### STATED PROBLEM
Could you finish out the next part of the notebook passage on training a Keras regression network with a second hidden layer, starting right after its last line of plotting code?

### PASSAGE GIVEN
## Begin
Let's add a second hidden layer this time. Note: it is worthwhile to test how the final loss changes with number of epochs of training as well as learning rate. 

In [None]:
def medium_network():
 
    model = Sequential()
    model.add(Dense(600, input_dim=6, kernel_initializer='normal', activation='relu'))
    model.add(Dense(120, kernel_initializer='normal', activation='relu'))
    model.add(Dense(1, kernel_initializer='normal'))
    
    opt = keras.optimizers.Adam(learning_rate=0.9)
    
    model.compile(loss='mean_squared_error', optimizer=opt)
    return model

In [None]:
my_model = medium_network()
my_model.summary()

In [None]:
# Set random seed
np.random.seed(seed)
# Create the NN framework
estimator = KerasRegressor(build_fn=medium_network,
        epochs=150, batch_size=10000, verbose=0)
# Fit to training data
history = estimator.fit(X_train, y_train, validation_split=0.30, epochs=150, 
        batch_size=10000, verbose=0)

print("Final MSE for train is %.3e and for validation is %.3e" % 
      (history.history['loss'][-1], history.history['val_loss'][-1]))

In [None]:
# Summarize history for loss
plt.plot(history.history['loss'],'--',c='b')
## End
Raw entries:
## Begin
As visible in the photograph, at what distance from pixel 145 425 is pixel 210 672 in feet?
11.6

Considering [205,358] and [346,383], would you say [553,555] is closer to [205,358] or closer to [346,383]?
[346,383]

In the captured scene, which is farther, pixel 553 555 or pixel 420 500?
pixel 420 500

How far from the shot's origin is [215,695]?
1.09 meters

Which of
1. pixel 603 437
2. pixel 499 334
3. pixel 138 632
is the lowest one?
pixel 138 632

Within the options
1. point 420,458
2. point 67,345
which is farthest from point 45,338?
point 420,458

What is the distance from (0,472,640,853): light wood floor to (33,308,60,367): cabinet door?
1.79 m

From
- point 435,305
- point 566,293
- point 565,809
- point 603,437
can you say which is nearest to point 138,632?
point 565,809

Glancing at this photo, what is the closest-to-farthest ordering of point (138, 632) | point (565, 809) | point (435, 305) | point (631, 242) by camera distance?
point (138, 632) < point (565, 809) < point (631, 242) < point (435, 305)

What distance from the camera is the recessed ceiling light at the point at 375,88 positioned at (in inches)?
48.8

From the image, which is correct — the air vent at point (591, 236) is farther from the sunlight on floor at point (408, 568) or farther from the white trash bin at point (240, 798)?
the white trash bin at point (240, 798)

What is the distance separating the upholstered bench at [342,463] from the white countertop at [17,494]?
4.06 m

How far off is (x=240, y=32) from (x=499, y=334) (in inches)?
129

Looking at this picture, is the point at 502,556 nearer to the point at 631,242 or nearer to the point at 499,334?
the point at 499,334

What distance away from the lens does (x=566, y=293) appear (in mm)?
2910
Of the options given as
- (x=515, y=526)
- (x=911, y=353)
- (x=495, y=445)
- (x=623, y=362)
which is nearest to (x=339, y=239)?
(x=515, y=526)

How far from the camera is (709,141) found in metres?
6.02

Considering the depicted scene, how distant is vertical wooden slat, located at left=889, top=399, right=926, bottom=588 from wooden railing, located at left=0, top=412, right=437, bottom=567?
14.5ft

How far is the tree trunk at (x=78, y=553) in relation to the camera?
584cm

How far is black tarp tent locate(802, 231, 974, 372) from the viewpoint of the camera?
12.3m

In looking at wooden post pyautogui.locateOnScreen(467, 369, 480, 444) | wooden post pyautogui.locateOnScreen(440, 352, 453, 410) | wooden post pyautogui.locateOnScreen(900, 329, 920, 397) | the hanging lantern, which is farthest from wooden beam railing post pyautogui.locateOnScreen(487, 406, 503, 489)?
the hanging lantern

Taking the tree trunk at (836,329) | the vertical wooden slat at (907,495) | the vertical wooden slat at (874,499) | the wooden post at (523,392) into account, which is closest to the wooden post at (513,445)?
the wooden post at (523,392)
## End
### RESULT
plt.plot(history.history['val_loss'],c='crimson')
plt.title('model loss')
plt.ylabel('loss')
plt.xlabel('epoch')
#plt.ylim([0,100])
plt.xlim([0,50])
plt.ylim([0,20])
plt.legend(['train', 'validation'], loc='upper left')
plt.show()

In [None]:
test_loss = estimator.model.evaluate(X_test, y_test)
print("test set mse is %.3e" % test_loss)

In [None]:
def medium_network(lr=0.8):

    model = Sequential()
    model.add(Dense(6, input_dim=6, kernel_initializer='normal', activation='relu'))
    model.add(Dense(12, kernel_initializer='normal', activation='relu'))
    model.add(Dense(1, kernel_initializer='normal'))
    opt = keras.optimizers.Adam(learning_rate=lr)

    model.compile(loss='mean_squared_error', optimizer=opt)
    
    return model

In [None]:
np.random.seed(seed)

MSE = []
lr_vals = [0.00001, 0.0001, 0.01, 0.1, 1.0]
for lrate in lr_vals:
    estimator = KerasRegressor(build_fn=medium_network, 
                               epochs=150, batch_size=10000, 
                               verbose=0, lr=lrate)
    history = estimator.fit(X_train, y_train, validation_split=0.30,
                            epochs=150, batch_size=10000, 
                            verbose=0)
    print("Final MSE for train is %.3e and for validation is %.3e" % 
      (history.history['loss'][-1], history.history['val_loss'][-1]))
    MSE.append([history.history['loss'][-1], 
                history.history['val_loss'][-1],
                estimator.model.evaluate(X_test, y_test)])
    
    

In [None]:
plt.plot(lr_vals, [m[0] for m in MSE],'-o',lw=3,label='train')
plt.plot(lr_vals, [m[1] for m in MSE],'-.s',lw=3, label='validation')
plt.plot(lr_vals, [m[2] for m in MSE],':>',lw=3, label='test')  
plt.xlabel('learning rate')
plt.ylabel('loss')
plt.legend()
plt.show()